> _STATED TASK_
Copy the data from the line that contains "How far is the" through the line that contains "4. point 105,273", replacing "recessed wall panel of door" with "recessed door panel" and keeping everything else the same.

> _Stored data_
** begin **

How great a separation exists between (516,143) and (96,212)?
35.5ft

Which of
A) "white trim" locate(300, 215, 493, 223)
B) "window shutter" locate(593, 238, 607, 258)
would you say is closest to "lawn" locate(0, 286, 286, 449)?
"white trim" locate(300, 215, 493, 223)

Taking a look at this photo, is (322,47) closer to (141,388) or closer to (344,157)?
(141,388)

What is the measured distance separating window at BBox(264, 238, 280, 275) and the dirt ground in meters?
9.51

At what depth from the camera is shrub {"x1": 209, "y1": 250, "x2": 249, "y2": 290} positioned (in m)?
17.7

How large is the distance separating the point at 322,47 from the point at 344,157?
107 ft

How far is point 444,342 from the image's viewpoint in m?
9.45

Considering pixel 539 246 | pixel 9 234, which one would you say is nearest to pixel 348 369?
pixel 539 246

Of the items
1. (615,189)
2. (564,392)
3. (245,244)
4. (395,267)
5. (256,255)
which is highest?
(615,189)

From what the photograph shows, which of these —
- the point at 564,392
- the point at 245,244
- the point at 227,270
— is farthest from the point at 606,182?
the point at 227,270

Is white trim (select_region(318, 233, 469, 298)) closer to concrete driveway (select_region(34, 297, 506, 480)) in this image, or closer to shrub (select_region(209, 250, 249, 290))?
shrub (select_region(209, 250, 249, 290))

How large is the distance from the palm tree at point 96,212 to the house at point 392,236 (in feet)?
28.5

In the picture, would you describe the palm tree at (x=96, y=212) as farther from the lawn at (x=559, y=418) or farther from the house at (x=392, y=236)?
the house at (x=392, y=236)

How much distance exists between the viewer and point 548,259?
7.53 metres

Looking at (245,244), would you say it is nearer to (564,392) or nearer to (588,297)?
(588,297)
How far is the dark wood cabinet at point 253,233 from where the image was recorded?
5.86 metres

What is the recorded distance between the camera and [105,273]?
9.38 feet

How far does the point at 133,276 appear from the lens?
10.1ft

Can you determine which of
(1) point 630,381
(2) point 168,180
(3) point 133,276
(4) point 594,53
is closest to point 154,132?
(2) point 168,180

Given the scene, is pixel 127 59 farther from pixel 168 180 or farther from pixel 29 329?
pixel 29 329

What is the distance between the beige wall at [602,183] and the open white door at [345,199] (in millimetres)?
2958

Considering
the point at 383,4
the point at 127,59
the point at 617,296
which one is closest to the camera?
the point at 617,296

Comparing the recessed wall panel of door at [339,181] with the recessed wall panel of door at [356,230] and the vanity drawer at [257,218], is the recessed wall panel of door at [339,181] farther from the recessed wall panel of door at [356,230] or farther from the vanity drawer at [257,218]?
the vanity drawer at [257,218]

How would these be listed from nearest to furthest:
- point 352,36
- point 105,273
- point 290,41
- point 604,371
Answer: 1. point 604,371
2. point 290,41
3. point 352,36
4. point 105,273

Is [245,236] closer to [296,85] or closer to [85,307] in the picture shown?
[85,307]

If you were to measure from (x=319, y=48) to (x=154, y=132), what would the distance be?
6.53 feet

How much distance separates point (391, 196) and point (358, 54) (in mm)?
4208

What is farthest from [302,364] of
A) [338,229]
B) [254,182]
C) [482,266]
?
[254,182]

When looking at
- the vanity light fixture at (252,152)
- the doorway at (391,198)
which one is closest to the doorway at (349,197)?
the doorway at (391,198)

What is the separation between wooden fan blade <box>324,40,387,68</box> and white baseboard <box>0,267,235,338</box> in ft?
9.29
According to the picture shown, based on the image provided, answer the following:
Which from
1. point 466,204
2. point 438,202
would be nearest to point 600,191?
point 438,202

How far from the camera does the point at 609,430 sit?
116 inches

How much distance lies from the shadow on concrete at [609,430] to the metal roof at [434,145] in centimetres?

** end **

> _THE RESULT_
How far is the dark wood cabinet at point 253,233 from where the image was recorded?
5.86 metres

What is the recorded distance between the camera and [105,273]?
9.38 feet

How far does the point at 133,276 appear from the lens?
10.1ft

Can you determine which of
(1) point 630,381
(2) point 168,180
(3) point 133,276
(4) point 594,53
is closest to point 154,132?
(2) point 168,180

Given the scene, is pixel 127 59 farther from pixel 168 180 or farther from pixel 29 329?
pixel 29 329

What is the distance between the beige wall at [602,183] and the open white door at [345,199] (in millimetres)?
2958

Considering
the point at 383,4
the point at 127,59
the point at 617,296
which one is closest to the camera?
the point at 617,296

Comparing the recessed door panel at [339,181] with the recessed door panel at [356,230] and the vanity drawer at [257,218], is the recessed door panel at [339,181] farther from the recessed door panel at [356,230] or farther from the vanity drawer at [257,218]?
the vanity drawer at [257,218]

How would these be listed from nearest to furthest:
- point 352,36
- point 105,273
- point 290,41
- point 604,371
Answer: 1. point 604,371
2. point 290,41
3. point 352,36
4. point 105,273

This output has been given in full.